Next: 7 Tracing of Performance Up: ADAPTOR Profiling Guide Previous: 5 Compiling and Linking Contents

Subsections

6 Counting Performance Events For Regions

6.1 The Idea of Event Counting

Event counting is a generalization of elapsed time measurement. Instead of just counting clock ticks it allows counting of other performance events (e.g. cache misses, floating point instructions) for which counters are enabled during the whole execution of the program. Certain events (e.g. ticks of wall-time clock) are counted by the operating system, some other events are counted by the ADAPTOR runtime system (e.g. number of calls for a region). Most processors allow also the counting of processor specific events by enabling hardware performance counter.

At runtime, the ADAPTOR runtime system reads the values of enabled counters at every entry and exit of a region and accumulates the values over the whole execution of the program.

A configuration file (e.g. pm_config specifies the events that are counted and where the counter values are accumulated for the regions. Before starting the program the runtime system also makes sure that the corresponding event counters are enabled.

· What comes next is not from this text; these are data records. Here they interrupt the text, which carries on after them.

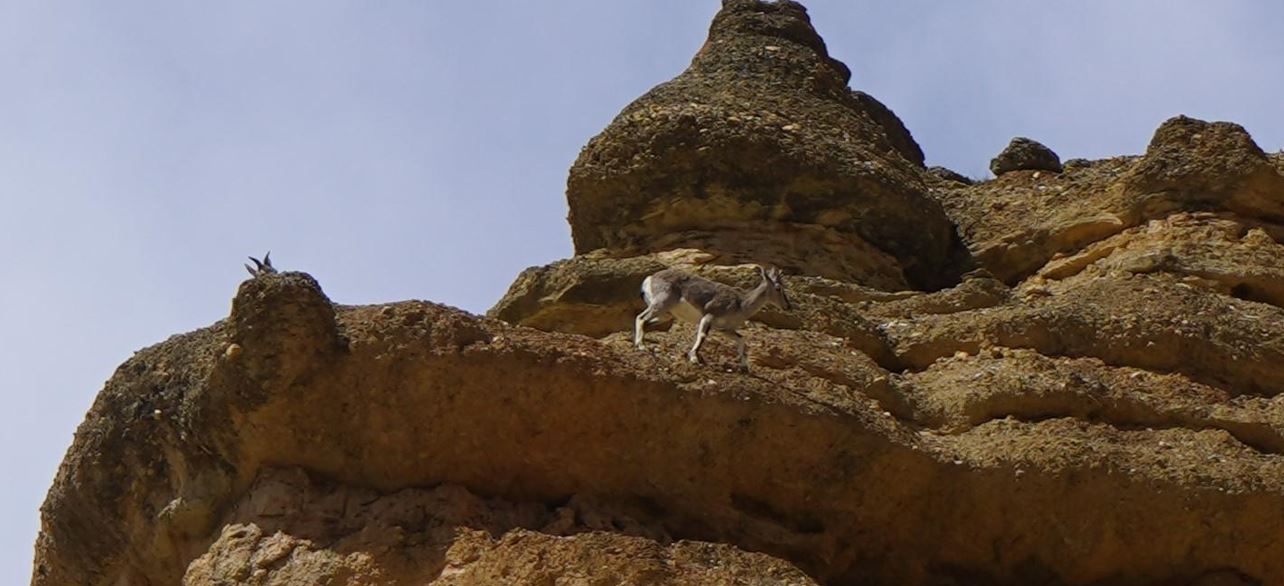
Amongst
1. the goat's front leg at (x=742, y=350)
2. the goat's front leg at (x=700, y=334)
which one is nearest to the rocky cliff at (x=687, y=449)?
the goat's front leg at (x=742, y=350)

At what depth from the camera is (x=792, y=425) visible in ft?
53.9

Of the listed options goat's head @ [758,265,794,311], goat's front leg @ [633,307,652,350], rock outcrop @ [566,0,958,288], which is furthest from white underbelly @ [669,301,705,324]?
rock outcrop @ [566,0,958,288]

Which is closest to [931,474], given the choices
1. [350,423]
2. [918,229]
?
[350,423]

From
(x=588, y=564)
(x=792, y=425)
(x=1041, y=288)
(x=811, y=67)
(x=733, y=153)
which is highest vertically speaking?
(x=811, y=67)

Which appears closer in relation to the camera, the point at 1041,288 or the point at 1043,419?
the point at 1043,419

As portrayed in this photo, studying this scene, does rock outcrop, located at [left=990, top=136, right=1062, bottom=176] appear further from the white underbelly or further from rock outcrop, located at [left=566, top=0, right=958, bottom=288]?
the white underbelly

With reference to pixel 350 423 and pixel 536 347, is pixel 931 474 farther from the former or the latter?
pixel 350 423

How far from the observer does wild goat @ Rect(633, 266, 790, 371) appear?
58.5 feet

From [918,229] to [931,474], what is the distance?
733 cm

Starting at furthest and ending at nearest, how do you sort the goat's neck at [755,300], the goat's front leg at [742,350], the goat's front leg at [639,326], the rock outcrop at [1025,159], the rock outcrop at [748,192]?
the rock outcrop at [1025,159] < the rock outcrop at [748,192] < the goat's neck at [755,300] < the goat's front leg at [639,326] < the goat's front leg at [742,350]

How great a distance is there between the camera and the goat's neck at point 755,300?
1827 cm

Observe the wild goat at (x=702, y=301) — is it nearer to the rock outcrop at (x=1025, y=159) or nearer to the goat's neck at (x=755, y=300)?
the goat's neck at (x=755, y=300)

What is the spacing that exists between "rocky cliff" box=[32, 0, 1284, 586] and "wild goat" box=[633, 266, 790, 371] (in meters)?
0.24

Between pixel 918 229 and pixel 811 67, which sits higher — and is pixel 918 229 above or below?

6.2 Event Counting with ADAPTOR

Event counting is enabled by the following steps:

The program must be instrumented by fadapt to have runtime calls generated when a region or subprogram is entered or left (see Section 3).
Performance counters used by the ADAPTOR runtime itself (walltime ticks, communication counters) do not require any special link flags. But if PAPI or PCL performance counters should be used, the corresponding libraries and the ADAPTOR runtime interfaces must be linked (see Section 5.2).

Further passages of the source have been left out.